DATA PROVIDED section start
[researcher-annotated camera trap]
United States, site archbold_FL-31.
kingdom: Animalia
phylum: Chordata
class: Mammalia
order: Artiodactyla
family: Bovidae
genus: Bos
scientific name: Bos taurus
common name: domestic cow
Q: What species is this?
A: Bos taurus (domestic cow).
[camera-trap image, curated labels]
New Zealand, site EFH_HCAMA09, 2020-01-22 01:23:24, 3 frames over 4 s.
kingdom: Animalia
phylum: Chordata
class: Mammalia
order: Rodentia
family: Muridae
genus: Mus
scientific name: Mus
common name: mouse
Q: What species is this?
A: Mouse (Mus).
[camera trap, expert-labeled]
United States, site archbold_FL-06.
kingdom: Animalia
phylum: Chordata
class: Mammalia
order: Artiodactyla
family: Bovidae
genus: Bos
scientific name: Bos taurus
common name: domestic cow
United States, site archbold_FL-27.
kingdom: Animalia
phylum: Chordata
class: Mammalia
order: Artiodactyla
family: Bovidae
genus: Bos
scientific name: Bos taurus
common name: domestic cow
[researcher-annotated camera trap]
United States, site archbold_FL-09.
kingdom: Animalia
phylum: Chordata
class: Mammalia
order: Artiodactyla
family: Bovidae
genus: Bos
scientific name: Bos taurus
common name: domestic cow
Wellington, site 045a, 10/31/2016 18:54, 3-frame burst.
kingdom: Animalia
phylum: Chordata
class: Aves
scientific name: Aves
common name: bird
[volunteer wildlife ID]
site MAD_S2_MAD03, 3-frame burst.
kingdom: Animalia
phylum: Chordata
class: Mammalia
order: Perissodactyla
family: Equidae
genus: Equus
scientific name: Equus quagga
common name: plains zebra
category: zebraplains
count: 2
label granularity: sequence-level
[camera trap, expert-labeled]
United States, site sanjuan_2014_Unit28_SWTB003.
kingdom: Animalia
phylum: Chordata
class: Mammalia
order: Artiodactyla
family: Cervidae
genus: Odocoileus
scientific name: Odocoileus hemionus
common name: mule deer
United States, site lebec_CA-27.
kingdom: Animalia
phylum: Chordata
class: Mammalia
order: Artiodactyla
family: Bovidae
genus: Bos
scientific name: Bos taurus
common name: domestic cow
DATA PROVIDED section end
● **TRY IT**:
Your task is to retype the data exactly, with no line missing.

● **ANSWER TO THE PROBLEM**:
[researcher-annotated camera trap]
United States, site archbold_FL-31.
kingdom: Animalia
phylum: Chordata
class: Mammalia
order: Artiodactyla
family: Bovidae
genus: Bos
scientific name: Bos taurus
common name: domestic cow
Q: What species is this?
A: Bos taurus (domestic cow).
[camera-trap image, curated labels]
New Zealand, site EFH_HCAMA09, 2020-01-22 01:23:24, 3 frames over 4 s.
kingdom: Animalia
phylum: Chordata
class: Mammalia
order: Rodentia
family: Muridae
genus: Mus
scientific name: Mus
common name: mouse
Q: What species is this?
A: Mouse (Mus).
[camera trap, expert-labeled]
United States, site archbold_FL-06.
kingdom: Animalia
phylum: Chordata
class: Mammalia
order: Artiodactyla
family: Bovidae
genus: Bos
scientific name: Bos taurus
common name: domestic cow
United States, site archbold_FL-27.
kingdom: Animalia
phylum: Chordata
class: Mammalia
order: Artiodactyla
family: Bovidae
genus: Bos
scientific name: Bos taurus
common name: domestic cow
[researcher-annotated camera trap]
United States, site archbold_FL-09.
kingdom: Animalia
phylum: Chordata
class: Mammalia
order: Artiodactyla
family: Bovidae
genus: Bos
scientific name: Bos taurus
common name: domestic cow
Wellington, site 045a, 10/31/2016 18:54, 3-frame burst.
kingdom: Animalia
phylum: Chordata
class: Aves
scientific name: Aves
common name: bird
[volunteer wildlife ID]
site MAD_S2_MAD03, 3-frame burst.
kingdom: Animalia
phylum: Chordata
class: Mammalia
order: Perissodactyla
family: Equidae
genus: Equus
scientific name: Equus quagga
common name: plains zebra
category: zebraplains
count: 2
label granularity: sequence-level
[camera trap, expert-labeled]
United States, site sanjuan_2014_Unit28_SWTB003.
kingdom: Animalia
phylum: Chordata
class: Mammalia
order: Artiodactyla
family: Cervidae
genus: Odocoileus
scientific name: Odocoileus hemionus
common name: mule deer
United States, site lebec_CA-27.
kingdom: Animalia
phylum: Chordata
class: Mammalia
order: Artiodactyla
family: Bovidae
genus: Bos
scientific name: Bos taurus
common name: domestic cow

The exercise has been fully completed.